Dataset content Start Marker

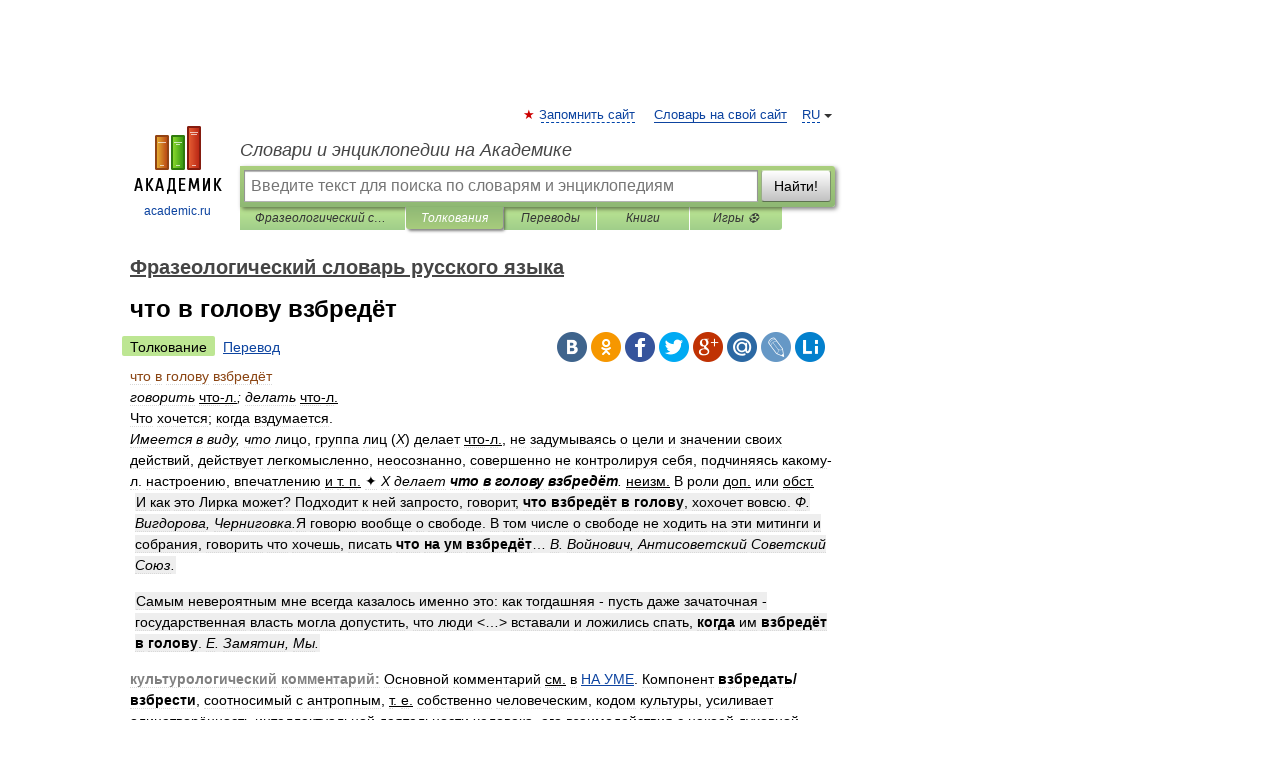

--- FILE ---
content_type: application/javascript; charset=utf-8
request_url: https://fundingchoicesmessages.google.com/f/AGSKWxUfiX40eP1_4Jrtvd8ch_DMZj4fXr7XDzGt2aq09sTOGRzg14OCuVhZJWDHoSN1zIkA-sQjcijQ1xdTw1pzDw206kfFVM-9FxRnlNlxNgIrPNUTnRu7hfwB7_Dt0wS91IzupSy5LJpmsIMu-2HFNO3X2HDAM2D3n_B8pp3GHZrDQp02HJHDyR4q1zIx/_/600x160_/adpicture2./top_ads_/adtopleft./ad11c.
body_size: -1288
content:
window['9bd461c8-4ff4-4f31-ab87-4129a8163ff7'] = true;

Dataset content End Marker

Work to complete> Your reply should be the entries copied exactly, with all images omitted.

Answer space>
--- FILE ---
content_type: application/javascript; charset=utf-8
request_url: https://fundingchoicesmessages.google.com/f/AGSKWxUfiX40eP1_4Jrtvd8ch_DMZj4fXr7XDzGt2aq09sTOGRzg14OCuVhZJWDHoSN1zIkA-sQjcijQ1xdTw1pzDw206kfFVM-9FxRnlNlxNgIrPNUTnRu7hfwB7_Dt0wS91IzupSy5LJpmsIMu-2HFNO3X2HDAM2D3n_B8pp3GHZrDQp02HJHDyR4q1zIx/_/600x160_/adpicture2./top_ads_/adtopleft./ad11c.
body_size: -1288
content:
window['9bd461c8-4ff4-4f31-ab87-4129a8163ff7'] = true;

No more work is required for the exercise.